* [FRAGMENTO]
Lo que tenía la princesa


A fines de diciembre murió inesperadamente Carrie Fisher, la princesa Leia de La Guerra de las Galaxias, una escritora brillante, una mujer inteligente y honesta que trabajaba de corregir guiones. Horas después murió su madre, la legendaria Debbie Reynolds. Esta tragedia de la realeza de Hollywood ocurrió mientras Fisher presentaba The Princess Diarist, el libro todavía inédito en castellano que incluye pasajes de los diarios que escribió durante el rodaje de la película y la revelación de su nunca confirmado romance con Harrison Ford. En esta página se reproducen fragmentos del libro.





La Guerra de las Galaxias se rodó en Inglaterra. Mi amigo Riggs me dejó usar su departamento en Kensington, detrás de las tiendas Barkers, y ahí viví durante los tres meses de rodaje. 

Recuerdo haber entrado al set aquel primer día, tratando de parecer todo lo benigna y no problemática que podía. Llegué al estudio de Borehamwood, a unos 45 minutos de Londres, donde me tomaron las medidas para el vestuario e hicieron pruebas de peinado y maquillaje. Casi todos en el equipo de producción eran hombres. Así era y así sigue siendo, más o menos. El mundo del espectáculo es una comida de hombres con las mujeres generosamente espolvoreadas sobre el plato como una caras especias aromáticas.

El peinado elegido iba a impactar cómo todos –todos los espectadores de cine– me verían por el resto de mi vida. E incluso más allá: es difícil imaginar un obituario que no use la foto de esa chica bonita de cara redonda con los simpáticos rodetes a los costados de su cabecita sin experiencia. Mi vida había empezado. Cruzaba sus puertas con un largo vestido blanco virginal y el peinado de una matrona holandesa del siglo XVII.

Me dieron el papel en La Guerra de las Galaxias con la desesperanzada advertencia de que debía perder unos cinco kilos. Así que fui a una granja para gordos. En Texas. ¿No había centros para adelgazar en Los Ángeles? Las únicas respuestas en las que puedo pensar son 1) No, porque en Los Ángeles todos eran flacos, 2) No, porque esto transcurría en 1976, muchos años antes de que se instalara la mentalidad obsesionada con el cuerpo, el ejercicio y los centros para perder peso. 

Mi madre recomendó The Green Door (La Puerta Verde) en Texas… Lo abandoné una semana más tarde, con el corazón más pesado y la cara más redonda.

* [LISTADO]
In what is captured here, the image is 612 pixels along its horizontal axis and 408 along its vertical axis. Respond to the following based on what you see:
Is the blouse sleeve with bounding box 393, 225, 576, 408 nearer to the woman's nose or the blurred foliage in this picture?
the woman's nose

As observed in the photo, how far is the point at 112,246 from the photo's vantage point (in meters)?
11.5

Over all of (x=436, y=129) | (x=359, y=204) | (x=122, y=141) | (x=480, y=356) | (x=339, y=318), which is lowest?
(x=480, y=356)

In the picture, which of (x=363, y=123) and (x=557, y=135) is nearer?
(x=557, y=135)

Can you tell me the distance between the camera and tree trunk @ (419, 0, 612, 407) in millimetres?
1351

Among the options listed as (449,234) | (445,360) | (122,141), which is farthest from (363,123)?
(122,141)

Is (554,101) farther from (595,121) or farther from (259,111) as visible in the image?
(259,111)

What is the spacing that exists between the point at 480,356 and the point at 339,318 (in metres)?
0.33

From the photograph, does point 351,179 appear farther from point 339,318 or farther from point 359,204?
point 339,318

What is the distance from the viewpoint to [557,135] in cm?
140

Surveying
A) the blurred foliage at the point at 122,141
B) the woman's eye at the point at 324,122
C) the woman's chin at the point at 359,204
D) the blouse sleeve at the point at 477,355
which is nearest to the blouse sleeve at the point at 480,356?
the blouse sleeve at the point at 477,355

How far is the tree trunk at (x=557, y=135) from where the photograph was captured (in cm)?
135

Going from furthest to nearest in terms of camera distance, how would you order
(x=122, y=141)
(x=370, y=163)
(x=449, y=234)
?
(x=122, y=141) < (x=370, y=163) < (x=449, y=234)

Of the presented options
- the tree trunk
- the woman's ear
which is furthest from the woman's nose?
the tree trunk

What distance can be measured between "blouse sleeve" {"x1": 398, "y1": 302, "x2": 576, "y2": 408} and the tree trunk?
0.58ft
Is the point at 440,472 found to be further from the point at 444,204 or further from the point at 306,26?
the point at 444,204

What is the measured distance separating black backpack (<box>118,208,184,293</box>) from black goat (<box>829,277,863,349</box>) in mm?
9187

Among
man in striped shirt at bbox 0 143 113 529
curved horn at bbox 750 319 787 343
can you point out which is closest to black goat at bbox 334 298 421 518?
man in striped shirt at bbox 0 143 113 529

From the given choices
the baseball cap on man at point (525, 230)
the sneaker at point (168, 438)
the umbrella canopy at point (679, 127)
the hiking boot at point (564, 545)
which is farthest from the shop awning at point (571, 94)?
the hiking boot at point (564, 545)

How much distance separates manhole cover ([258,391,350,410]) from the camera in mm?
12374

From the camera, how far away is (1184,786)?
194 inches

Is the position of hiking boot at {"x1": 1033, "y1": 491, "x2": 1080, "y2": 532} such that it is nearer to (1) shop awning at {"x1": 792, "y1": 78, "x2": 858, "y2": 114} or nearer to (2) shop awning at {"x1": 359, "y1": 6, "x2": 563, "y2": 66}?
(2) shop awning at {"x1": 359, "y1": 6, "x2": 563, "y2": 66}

* [INSTRUCCIONES]
[1] Responde según el fragmento:
(a) ¿En qué país se rodó La Guerra de las Galaxias?
(b) ¿Cuántos kilos, aproximadamente, le advirtieron que debía perder para el papel?
(c) ¿Quién recomendó The Green Door?
[2] Enumera todas las personas reales que el fragmento menciona por su nombre, sin contar personajes de ficción.
[3] Prolonga el fragmento sobre el rodaje de La Guerra de las Galaxias a partir de su última oración.
El listado no guarda relación alguna con el fragmento.

* [RESPUESTAS ESCRITAS]
[1]
(a) En Inglaterra.
(b) Unos cinco kilos.
(c) La madre de quien narra.

[2] Carrie Fisher, Debbie Reynolds, Harrison Ford y Riggs.

[3]
Cuando empezamos a filmar, traté de mantenerme bajo radar para que no notaran que no había perdido el peso pedido. Mi peso, para empezar, era solo de 50 kilos, pero la mitad los cargaba en la cara. Creo que me pusieron esos rodetes para que funcionaran como los topes para libros, manteniendo mi cara justo donde debía estar, entre mis orejas y no más grande. Y ahí se quedó, las mejillas controladas, mi cara tan redonda como yo era bajita, pero no más redonda, al menos.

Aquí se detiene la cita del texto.